Las instrucciones secretas de su gobierno precisaban los alcances de las "compras" que se intentaban: gran parte de los estados de Tamaulipas, Nuevo León, Coahuila, Chihuahua y Durango; una fracción de Sonora y la totalidad de la Baja California e islas adyacentes. México debía ceder en armoniosa cooperación, pues la experiencia le mostraba la inutilidad de cualquier resistencia: "El Tratado de Guadalupe inculca una lesión instructiva [decía Gadsden], es una sabia política la que previene que, cuando los acontecimientos son inevitables, mejor se busque resolverlos por armoniosa cooperación, y no precipitarlos por medio de una oposición violenta y sin resultados".

El gobierno de Santa Anna defendió los intereses de la nación y sólo cedió una mínima parte de lo que demandaban los vecinos. Se puede censurar el tratado de La Mesilla, pero no debe desconocerse que en aquellas circunstancias hubiera sido suicida no ceder esa pequeña parte, ante el peligro inminente de perder un fragmento mayor de territorio.

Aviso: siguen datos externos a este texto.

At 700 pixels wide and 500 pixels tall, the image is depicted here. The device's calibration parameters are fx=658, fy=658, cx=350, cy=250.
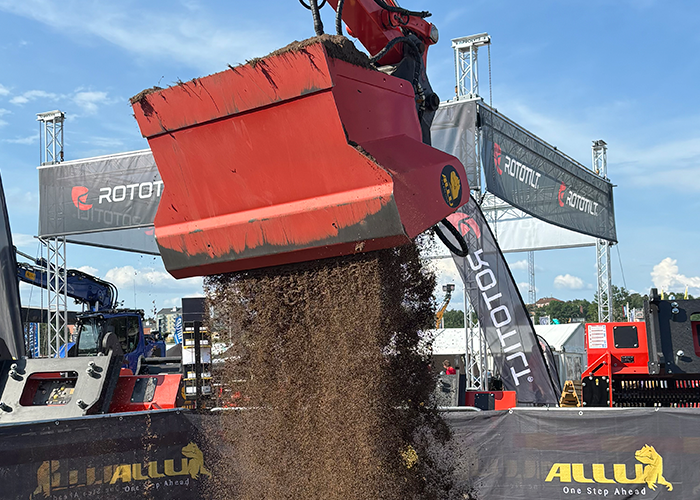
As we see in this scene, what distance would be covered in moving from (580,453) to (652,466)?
516 millimetres

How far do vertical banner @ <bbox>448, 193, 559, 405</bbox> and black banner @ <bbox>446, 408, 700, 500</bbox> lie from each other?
4132mm

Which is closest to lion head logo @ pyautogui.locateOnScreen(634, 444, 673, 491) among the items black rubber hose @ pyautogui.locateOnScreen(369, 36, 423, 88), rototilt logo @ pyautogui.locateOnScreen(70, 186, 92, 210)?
black rubber hose @ pyautogui.locateOnScreen(369, 36, 423, 88)

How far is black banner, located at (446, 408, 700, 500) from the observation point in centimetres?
494

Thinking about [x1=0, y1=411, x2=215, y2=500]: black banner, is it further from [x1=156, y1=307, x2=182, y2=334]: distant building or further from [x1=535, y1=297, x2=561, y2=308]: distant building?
[x1=535, y1=297, x2=561, y2=308]: distant building

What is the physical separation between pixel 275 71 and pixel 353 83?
0.41 meters

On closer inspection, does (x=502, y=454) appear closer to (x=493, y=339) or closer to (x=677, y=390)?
(x=677, y=390)

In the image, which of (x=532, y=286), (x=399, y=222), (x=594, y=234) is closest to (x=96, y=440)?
(x=399, y=222)

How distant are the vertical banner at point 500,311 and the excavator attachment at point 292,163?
19.0 ft

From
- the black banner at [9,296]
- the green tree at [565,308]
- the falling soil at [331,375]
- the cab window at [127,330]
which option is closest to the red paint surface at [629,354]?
the falling soil at [331,375]

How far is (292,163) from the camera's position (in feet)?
11.6

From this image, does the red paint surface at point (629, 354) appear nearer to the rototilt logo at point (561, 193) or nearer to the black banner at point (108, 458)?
the rototilt logo at point (561, 193)

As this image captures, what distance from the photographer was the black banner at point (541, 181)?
10.1 meters

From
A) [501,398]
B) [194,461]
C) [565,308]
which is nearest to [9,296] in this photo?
[194,461]

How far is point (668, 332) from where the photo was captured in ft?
22.9
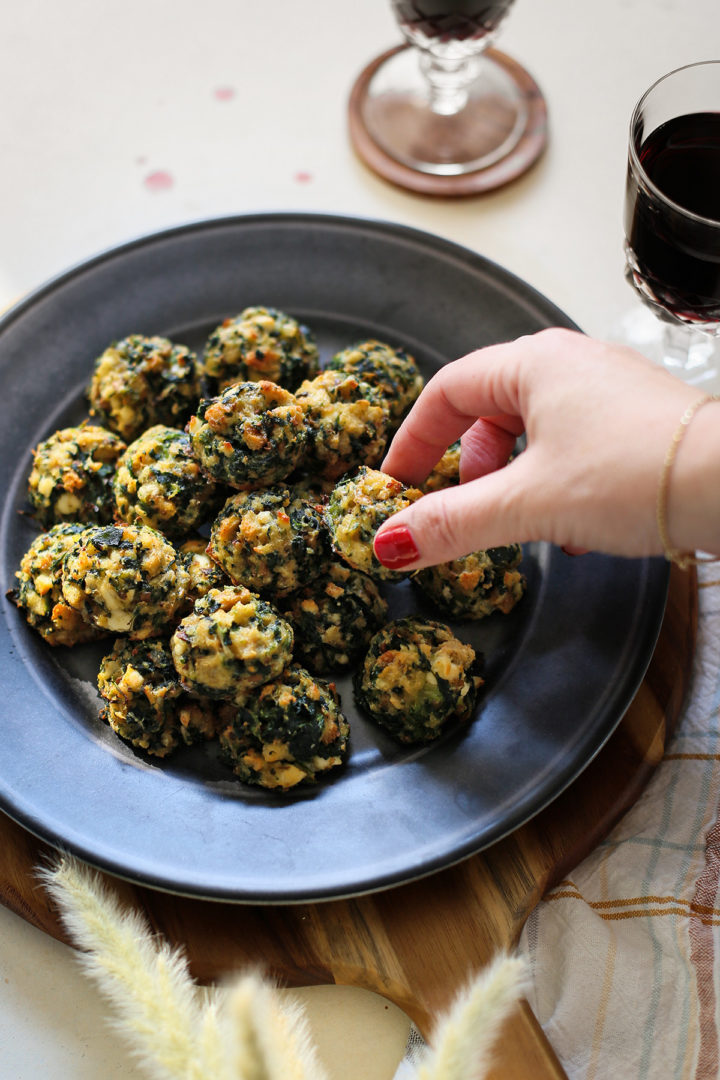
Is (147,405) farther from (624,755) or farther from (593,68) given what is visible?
(593,68)

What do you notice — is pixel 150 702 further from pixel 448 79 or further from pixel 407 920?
pixel 448 79

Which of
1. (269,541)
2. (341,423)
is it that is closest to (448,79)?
(341,423)

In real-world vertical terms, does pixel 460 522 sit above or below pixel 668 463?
below

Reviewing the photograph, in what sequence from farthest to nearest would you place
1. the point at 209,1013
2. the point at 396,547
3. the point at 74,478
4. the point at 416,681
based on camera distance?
the point at 74,478 → the point at 416,681 → the point at 396,547 → the point at 209,1013

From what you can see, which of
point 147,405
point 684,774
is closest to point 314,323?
point 147,405

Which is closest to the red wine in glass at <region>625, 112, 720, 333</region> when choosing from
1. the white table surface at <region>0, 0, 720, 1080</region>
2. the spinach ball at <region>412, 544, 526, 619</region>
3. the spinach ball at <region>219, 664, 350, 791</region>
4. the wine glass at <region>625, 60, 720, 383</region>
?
the wine glass at <region>625, 60, 720, 383</region>

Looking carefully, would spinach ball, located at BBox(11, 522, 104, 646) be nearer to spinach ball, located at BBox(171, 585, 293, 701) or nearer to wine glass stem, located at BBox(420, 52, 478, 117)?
spinach ball, located at BBox(171, 585, 293, 701)
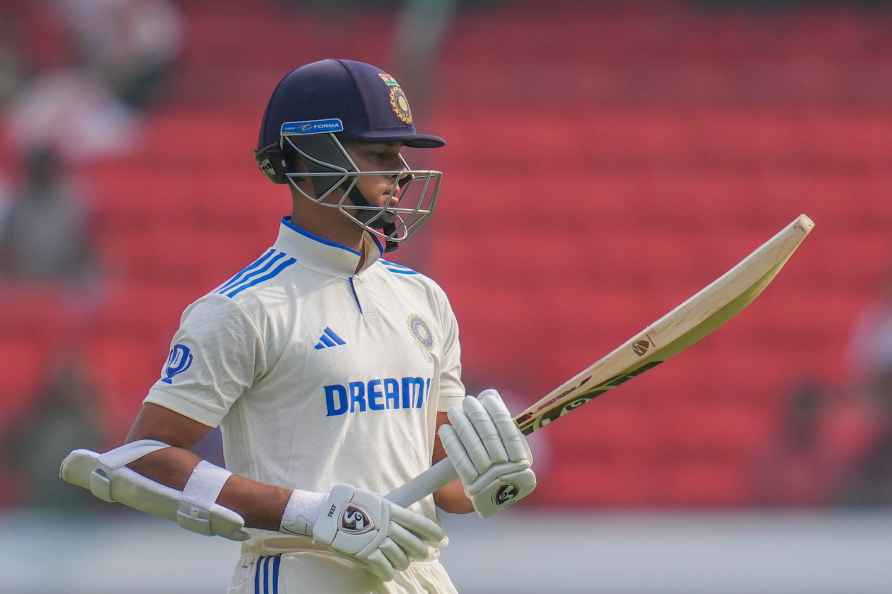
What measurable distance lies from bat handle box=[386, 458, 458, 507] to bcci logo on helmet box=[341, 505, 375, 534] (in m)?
0.10

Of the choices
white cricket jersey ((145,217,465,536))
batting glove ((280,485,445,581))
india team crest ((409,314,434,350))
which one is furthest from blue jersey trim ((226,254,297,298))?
batting glove ((280,485,445,581))

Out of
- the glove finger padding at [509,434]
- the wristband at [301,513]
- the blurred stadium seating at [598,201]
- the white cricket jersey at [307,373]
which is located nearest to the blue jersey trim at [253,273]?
the white cricket jersey at [307,373]

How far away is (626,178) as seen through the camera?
902 centimetres

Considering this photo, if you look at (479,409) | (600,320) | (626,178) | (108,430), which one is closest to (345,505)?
(479,409)

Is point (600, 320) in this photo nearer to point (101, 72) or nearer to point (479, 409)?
point (101, 72)

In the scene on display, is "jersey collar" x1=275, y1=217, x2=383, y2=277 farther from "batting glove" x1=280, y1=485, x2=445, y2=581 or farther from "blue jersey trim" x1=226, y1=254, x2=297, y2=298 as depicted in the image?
"batting glove" x1=280, y1=485, x2=445, y2=581

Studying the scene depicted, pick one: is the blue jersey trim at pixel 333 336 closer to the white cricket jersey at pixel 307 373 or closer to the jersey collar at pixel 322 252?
the white cricket jersey at pixel 307 373

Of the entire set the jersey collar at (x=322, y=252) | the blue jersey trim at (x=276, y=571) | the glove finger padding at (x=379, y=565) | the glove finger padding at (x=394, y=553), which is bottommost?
the glove finger padding at (x=379, y=565)

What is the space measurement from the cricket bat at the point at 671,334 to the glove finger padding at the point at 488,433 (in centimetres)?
16

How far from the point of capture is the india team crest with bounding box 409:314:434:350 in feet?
8.88

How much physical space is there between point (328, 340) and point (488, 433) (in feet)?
1.04

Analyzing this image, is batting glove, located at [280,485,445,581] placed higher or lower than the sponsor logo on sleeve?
lower

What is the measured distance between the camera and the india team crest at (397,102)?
2670 mm

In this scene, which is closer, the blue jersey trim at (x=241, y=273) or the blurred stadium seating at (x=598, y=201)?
the blue jersey trim at (x=241, y=273)
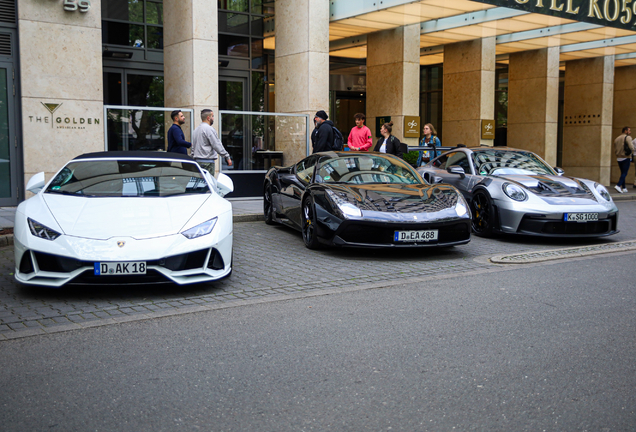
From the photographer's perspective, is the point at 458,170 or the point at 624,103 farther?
the point at 624,103

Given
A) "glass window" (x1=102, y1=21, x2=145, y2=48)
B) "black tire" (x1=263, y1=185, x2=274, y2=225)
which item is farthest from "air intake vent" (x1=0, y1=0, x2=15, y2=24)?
"black tire" (x1=263, y1=185, x2=274, y2=225)

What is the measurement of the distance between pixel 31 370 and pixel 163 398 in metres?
1.00

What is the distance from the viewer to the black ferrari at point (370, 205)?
754cm

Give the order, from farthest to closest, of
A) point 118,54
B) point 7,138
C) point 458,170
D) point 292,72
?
1. point 118,54
2. point 292,72
3. point 7,138
4. point 458,170

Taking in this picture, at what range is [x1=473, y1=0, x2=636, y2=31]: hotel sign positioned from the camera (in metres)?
15.9

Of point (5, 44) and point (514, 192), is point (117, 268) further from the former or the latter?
point (5, 44)

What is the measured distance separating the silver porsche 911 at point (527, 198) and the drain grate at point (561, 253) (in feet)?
1.06

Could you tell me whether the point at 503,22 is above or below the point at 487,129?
above

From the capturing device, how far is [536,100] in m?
22.3

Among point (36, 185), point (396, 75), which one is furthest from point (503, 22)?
point (36, 185)

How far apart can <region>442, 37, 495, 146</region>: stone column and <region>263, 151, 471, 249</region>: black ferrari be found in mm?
12018

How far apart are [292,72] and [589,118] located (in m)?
13.1

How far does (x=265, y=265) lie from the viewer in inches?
291

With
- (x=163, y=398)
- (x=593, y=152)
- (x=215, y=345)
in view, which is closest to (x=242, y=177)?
(x=215, y=345)
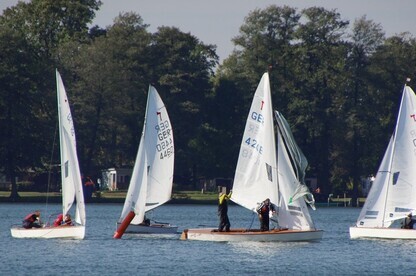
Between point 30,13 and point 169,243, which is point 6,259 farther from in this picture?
point 30,13

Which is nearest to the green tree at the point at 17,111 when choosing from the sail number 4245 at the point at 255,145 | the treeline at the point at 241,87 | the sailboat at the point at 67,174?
the treeline at the point at 241,87

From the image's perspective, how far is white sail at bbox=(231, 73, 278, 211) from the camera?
53000 mm

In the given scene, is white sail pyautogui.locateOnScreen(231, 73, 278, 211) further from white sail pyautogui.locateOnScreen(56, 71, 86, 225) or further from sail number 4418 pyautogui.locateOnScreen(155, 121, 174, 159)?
sail number 4418 pyautogui.locateOnScreen(155, 121, 174, 159)

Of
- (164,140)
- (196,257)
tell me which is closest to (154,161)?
(164,140)

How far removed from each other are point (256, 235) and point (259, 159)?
3.73m

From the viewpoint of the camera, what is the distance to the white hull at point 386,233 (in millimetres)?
54531

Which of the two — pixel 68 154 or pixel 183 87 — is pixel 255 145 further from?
pixel 183 87

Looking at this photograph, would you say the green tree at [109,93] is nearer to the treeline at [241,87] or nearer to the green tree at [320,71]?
the treeline at [241,87]

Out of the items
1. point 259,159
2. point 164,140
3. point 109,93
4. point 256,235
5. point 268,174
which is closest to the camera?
point 256,235

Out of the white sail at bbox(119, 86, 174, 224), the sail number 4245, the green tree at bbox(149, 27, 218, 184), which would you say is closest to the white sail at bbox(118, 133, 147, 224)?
the white sail at bbox(119, 86, 174, 224)

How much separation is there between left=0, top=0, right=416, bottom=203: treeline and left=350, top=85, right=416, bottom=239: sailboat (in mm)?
58712

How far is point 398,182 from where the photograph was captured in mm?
55688

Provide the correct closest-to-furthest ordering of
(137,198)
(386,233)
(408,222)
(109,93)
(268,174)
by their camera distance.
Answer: (268,174) < (386,233) < (408,222) < (137,198) < (109,93)

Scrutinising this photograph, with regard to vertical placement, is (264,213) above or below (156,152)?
below
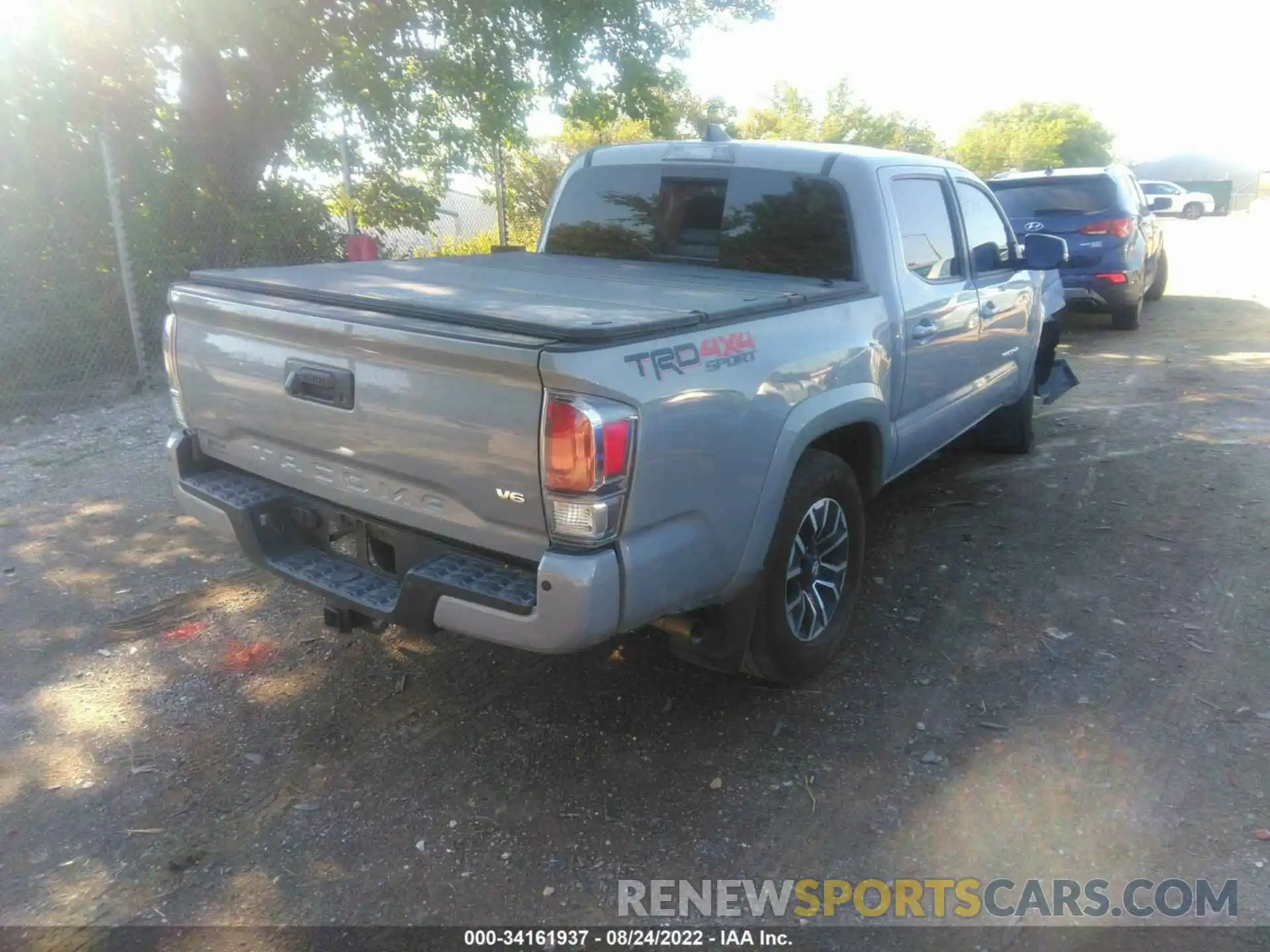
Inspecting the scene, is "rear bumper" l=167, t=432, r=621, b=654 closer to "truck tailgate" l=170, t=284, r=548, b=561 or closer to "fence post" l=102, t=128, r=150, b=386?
"truck tailgate" l=170, t=284, r=548, b=561

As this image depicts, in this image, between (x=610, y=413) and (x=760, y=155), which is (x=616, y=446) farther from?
(x=760, y=155)

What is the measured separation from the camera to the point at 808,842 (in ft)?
9.66

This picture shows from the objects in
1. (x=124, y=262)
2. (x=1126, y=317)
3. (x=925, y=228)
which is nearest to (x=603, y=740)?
(x=925, y=228)

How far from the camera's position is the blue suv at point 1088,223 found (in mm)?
10484

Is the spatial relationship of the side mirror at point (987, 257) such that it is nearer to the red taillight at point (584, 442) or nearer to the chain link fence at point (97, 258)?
the red taillight at point (584, 442)

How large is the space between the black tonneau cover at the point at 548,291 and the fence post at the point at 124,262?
15.5 feet

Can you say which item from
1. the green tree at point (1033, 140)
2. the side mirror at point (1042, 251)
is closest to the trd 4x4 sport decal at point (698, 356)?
the side mirror at point (1042, 251)

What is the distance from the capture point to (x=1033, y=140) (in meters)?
44.8

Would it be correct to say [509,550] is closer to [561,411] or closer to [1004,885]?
[561,411]

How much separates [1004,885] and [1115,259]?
947 cm

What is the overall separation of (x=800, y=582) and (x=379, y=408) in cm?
163

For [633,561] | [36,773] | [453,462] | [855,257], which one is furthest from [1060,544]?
[36,773]

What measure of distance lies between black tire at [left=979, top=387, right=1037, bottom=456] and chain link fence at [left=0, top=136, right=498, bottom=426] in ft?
21.3

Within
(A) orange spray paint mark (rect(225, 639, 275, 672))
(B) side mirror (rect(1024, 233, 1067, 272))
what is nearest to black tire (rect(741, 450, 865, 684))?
(A) orange spray paint mark (rect(225, 639, 275, 672))
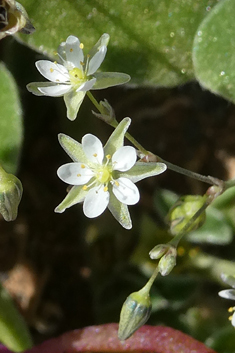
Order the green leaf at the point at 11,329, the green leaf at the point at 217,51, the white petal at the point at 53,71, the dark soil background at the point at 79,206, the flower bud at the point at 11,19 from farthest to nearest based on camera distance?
1. the dark soil background at the point at 79,206
2. the green leaf at the point at 11,329
3. the green leaf at the point at 217,51
4. the white petal at the point at 53,71
5. the flower bud at the point at 11,19

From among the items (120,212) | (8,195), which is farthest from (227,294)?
(8,195)

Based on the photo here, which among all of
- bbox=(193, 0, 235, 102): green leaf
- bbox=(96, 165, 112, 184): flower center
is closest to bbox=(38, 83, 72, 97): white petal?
bbox=(96, 165, 112, 184): flower center

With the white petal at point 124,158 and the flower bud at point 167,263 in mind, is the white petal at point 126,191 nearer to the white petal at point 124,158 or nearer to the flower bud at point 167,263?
the white petal at point 124,158

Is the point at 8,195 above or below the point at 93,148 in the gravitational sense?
below

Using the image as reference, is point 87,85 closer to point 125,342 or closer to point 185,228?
point 185,228

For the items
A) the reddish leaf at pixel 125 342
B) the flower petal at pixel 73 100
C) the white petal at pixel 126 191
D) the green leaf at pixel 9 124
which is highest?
the flower petal at pixel 73 100

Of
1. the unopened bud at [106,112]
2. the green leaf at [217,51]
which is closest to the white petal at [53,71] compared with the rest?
the unopened bud at [106,112]

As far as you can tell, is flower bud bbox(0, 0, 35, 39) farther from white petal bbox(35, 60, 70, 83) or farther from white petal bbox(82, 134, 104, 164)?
white petal bbox(82, 134, 104, 164)
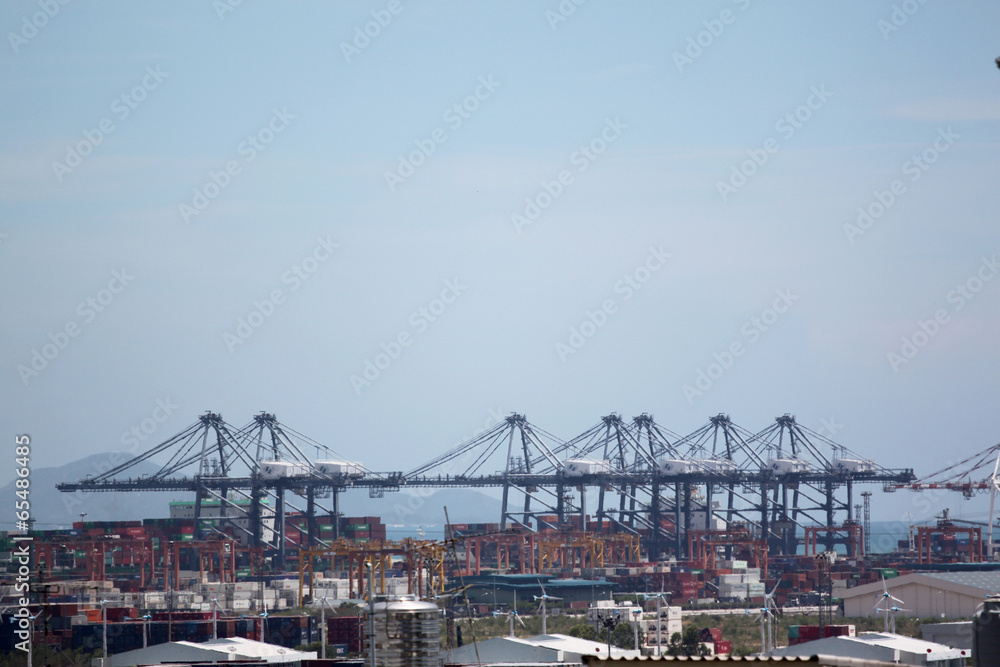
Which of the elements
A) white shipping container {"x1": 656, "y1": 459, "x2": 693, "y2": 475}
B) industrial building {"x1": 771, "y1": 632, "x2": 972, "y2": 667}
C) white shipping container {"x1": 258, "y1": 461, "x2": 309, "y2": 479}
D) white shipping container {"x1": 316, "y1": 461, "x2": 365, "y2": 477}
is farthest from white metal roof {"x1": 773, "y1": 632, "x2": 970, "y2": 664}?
white shipping container {"x1": 656, "y1": 459, "x2": 693, "y2": 475}

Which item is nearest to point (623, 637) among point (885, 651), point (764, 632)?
point (764, 632)

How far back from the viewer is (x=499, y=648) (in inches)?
1873

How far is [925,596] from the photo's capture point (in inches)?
3300

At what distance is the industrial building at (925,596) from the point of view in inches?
3223

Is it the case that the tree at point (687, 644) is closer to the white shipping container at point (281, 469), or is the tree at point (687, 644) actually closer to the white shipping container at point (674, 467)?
the white shipping container at point (281, 469)

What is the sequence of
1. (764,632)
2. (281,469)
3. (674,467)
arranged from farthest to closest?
(674,467)
(281,469)
(764,632)

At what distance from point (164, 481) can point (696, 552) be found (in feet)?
184

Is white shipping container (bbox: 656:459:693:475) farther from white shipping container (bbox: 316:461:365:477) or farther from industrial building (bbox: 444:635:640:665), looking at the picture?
industrial building (bbox: 444:635:640:665)

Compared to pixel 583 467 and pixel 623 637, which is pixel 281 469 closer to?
pixel 583 467

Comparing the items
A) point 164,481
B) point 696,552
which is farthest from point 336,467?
point 696,552

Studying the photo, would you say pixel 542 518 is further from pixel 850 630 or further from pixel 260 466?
pixel 850 630

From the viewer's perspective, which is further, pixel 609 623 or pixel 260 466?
pixel 260 466

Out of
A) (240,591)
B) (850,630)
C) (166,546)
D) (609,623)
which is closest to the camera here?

No obstante la perspectiva limitada del trabajo de Hermida Ruiz, su aportación es muy estimable y quisiéramos que, como él, otros investigadores se preocuparan por estudiar los hechos de nuestro pasado, sobre todo los más controvertidos, que requieren nuevos enfoques y perspectivas más amplias.

Estudios de Historia Moderna y Contemporánea de México, Ernesto de la Torre Villar, Arturo Langle, Álvaro Matute y Martín Quirarte (editores), México, Universidad Nacional Autónoma de México, Instituto de Investigaciones Históricas, v. 5, p. 234-237.